Conduct of the course

This course consists of a combination of didactic lectures, scientific seminars from invited speakers (chosen based on their expertise in basic and clinical immunology), and interactive student-run debates (with faculty facilitation). Lectures in each of the core areas will provide an overview of the current status of the field and address key research topics, current research literature, and incorporate active discussion by students. These core lectures will be complemented by interactive student-run debate sessions, where teams of students ‘debate’ topical, unresolved issues in the field of immunology. In addition, scientific seminars will be presented by visiting immunologists (prominent in their fields), who will present their cutting-edge research to provide students with an up-to-date understanding of the current advances in this rapidly moving field. Students (as a group) will meet with the seminar speakers for further discussion.

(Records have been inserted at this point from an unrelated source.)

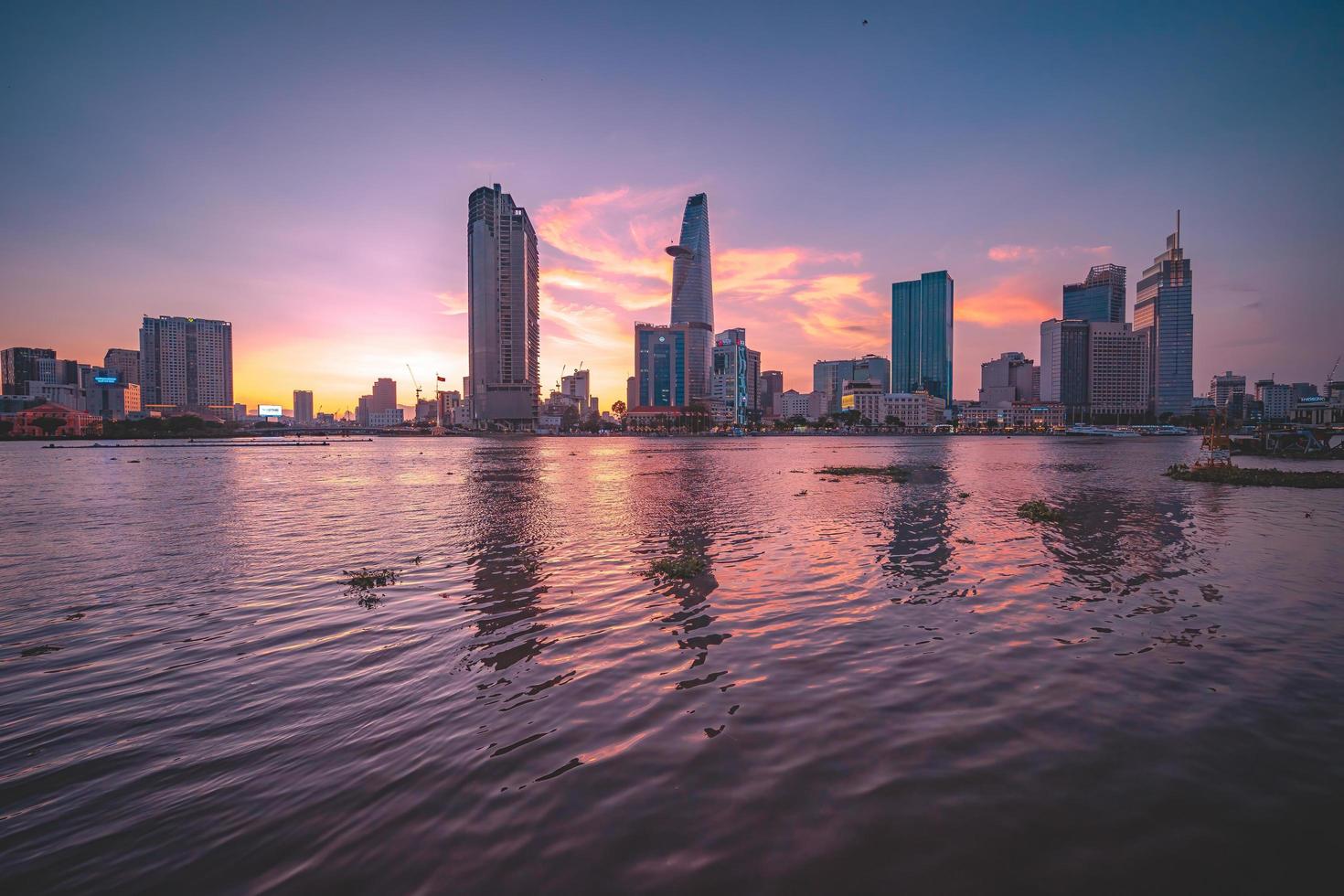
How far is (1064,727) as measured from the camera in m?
8.80

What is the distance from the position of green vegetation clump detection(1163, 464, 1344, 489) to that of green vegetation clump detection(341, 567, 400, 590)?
66.1m

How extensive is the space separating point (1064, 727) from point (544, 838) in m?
8.10

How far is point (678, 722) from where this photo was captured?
29.8ft

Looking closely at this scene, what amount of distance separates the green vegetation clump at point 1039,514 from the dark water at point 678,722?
306 inches

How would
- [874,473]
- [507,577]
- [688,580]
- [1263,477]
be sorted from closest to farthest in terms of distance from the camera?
[688,580], [507,577], [1263,477], [874,473]

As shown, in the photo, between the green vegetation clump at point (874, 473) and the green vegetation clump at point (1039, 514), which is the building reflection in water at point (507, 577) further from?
the green vegetation clump at point (874, 473)

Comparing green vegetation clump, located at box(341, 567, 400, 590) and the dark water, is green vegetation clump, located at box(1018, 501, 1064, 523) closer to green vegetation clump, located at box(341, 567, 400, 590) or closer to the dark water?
the dark water

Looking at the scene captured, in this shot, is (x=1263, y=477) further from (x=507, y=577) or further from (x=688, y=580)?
(x=507, y=577)

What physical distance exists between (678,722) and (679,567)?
1005 cm

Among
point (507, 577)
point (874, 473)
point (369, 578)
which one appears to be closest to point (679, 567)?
point (507, 577)

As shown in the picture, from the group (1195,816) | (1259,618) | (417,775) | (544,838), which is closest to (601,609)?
(417,775)

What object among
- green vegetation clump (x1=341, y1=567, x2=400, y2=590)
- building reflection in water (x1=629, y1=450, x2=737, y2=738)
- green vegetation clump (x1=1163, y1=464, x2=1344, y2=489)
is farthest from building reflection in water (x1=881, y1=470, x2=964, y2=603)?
green vegetation clump (x1=1163, y1=464, x2=1344, y2=489)

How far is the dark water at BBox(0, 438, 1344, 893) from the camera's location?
20.1 feet

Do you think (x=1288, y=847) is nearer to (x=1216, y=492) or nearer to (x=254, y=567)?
(x=254, y=567)
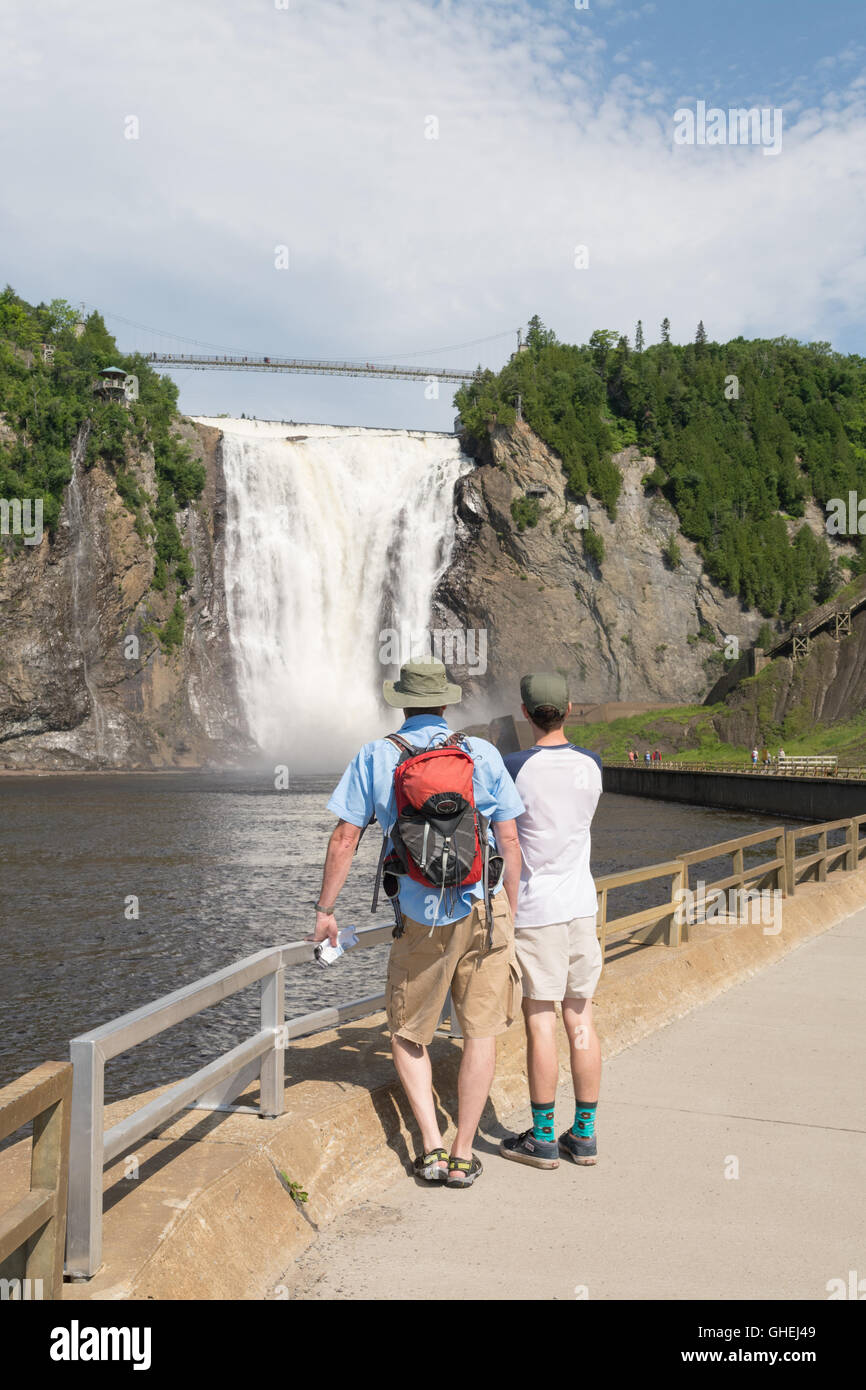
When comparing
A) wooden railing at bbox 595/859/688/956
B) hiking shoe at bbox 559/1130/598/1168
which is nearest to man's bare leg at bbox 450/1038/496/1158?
hiking shoe at bbox 559/1130/598/1168

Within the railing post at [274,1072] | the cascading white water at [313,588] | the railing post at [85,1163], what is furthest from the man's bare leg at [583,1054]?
the cascading white water at [313,588]

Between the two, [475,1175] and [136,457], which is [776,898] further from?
[136,457]

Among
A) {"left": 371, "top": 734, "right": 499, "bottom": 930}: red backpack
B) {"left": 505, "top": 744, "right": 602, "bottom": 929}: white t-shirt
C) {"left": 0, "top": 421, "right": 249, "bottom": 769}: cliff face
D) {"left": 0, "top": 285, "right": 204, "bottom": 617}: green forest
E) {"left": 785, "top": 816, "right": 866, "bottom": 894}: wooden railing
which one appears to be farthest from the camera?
{"left": 0, "top": 285, "right": 204, "bottom": 617}: green forest

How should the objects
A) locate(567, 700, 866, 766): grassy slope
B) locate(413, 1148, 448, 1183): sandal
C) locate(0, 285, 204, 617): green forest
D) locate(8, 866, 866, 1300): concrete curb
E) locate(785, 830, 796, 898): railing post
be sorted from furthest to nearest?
1. locate(0, 285, 204, 617): green forest
2. locate(567, 700, 866, 766): grassy slope
3. locate(785, 830, 796, 898): railing post
4. locate(413, 1148, 448, 1183): sandal
5. locate(8, 866, 866, 1300): concrete curb

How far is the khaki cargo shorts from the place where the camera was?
497 cm

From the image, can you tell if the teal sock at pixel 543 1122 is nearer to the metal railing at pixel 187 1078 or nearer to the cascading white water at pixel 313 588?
the metal railing at pixel 187 1078

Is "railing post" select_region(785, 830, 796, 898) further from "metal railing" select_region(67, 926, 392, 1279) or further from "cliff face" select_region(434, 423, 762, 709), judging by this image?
"cliff face" select_region(434, 423, 762, 709)

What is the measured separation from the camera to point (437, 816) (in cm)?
470

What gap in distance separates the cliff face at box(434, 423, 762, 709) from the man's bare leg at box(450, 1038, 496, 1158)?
271ft

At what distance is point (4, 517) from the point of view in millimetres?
77500

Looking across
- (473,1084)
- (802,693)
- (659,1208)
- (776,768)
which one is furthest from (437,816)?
(802,693)

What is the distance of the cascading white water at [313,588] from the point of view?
84.1 metres

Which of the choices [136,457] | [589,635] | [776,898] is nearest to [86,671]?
[136,457]
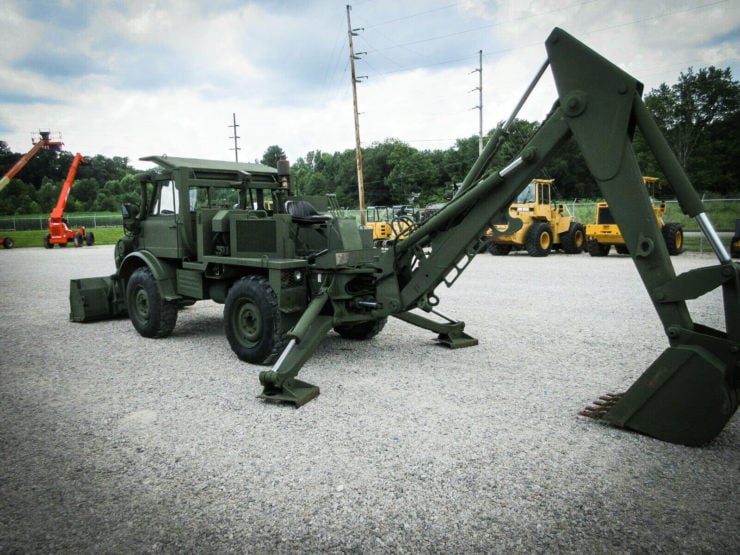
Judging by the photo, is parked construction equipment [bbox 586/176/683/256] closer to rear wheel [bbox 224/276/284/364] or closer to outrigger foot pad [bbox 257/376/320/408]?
rear wheel [bbox 224/276/284/364]

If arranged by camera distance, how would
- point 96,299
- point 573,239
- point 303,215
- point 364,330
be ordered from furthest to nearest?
point 573,239, point 96,299, point 364,330, point 303,215

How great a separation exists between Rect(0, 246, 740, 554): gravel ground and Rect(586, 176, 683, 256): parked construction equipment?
12.9 metres

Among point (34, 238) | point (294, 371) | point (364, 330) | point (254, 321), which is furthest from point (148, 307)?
point (34, 238)

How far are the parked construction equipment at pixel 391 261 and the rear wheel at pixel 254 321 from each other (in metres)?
0.02

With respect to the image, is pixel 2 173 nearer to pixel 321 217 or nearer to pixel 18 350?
pixel 18 350

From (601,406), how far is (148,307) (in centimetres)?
617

Upon completion of the course, students will be able to:

  • Describe the fundamental mechanisms underlying host immune responses
  • Discuss recent advances in the field of immunology, including the role of immunology in the pathogenesis of disease, immune-based diagnostics and therapeutics
  • Debate unresolved issues in the field of immunology
  • Critically evaluate current advances and established concepts in immunology
  • Analyze current research publications in the field of immunology and discuss the importance of these findings with respect to human health.

Assessment

Attendance of course lectures, seminars and debates is mandatory. Excused absences must be approved in advance.

Formative assessment: Formative evaluation will take two forms. For didactic seminars, visiting lectures and meetings with speakers, each student will be assessed based on in-class participation. For debate sessions, which will be presented by two teams of students at a time (via Powerpoint presentations), each student will be assessed on critical thinking, the quality of their arguments, effective use of references supporting their responses/views, effective questioning of opposing team and the quality of their short written summaries of debate position (250-500 words) each student will prepare individually and submit prior to the debate.

Summative assessment: Each student will be assessed on a final project, submitted in written form, in which they identify an area of controversy within the field of immunology or an unresolved question within the field of immunology, formulate this controversy/question into a debate question, and briefly outline potential arguments supporting both sides.

Final grades will be comprised of participation (30%), summary of debate responses and debate presentation (40%) and final project (30%). A minimum score of 80% is required to pass the course.

Readings

The course is taught using Immunobiology, 8th Edition (Janeway’s Immunobiology), Murphy K, ed., Garland Science Publishing, New York, NY USA, 2011 to provide background information. In addition, students will be assigned reading that include seminal immunology papers (historical and recent, review and research).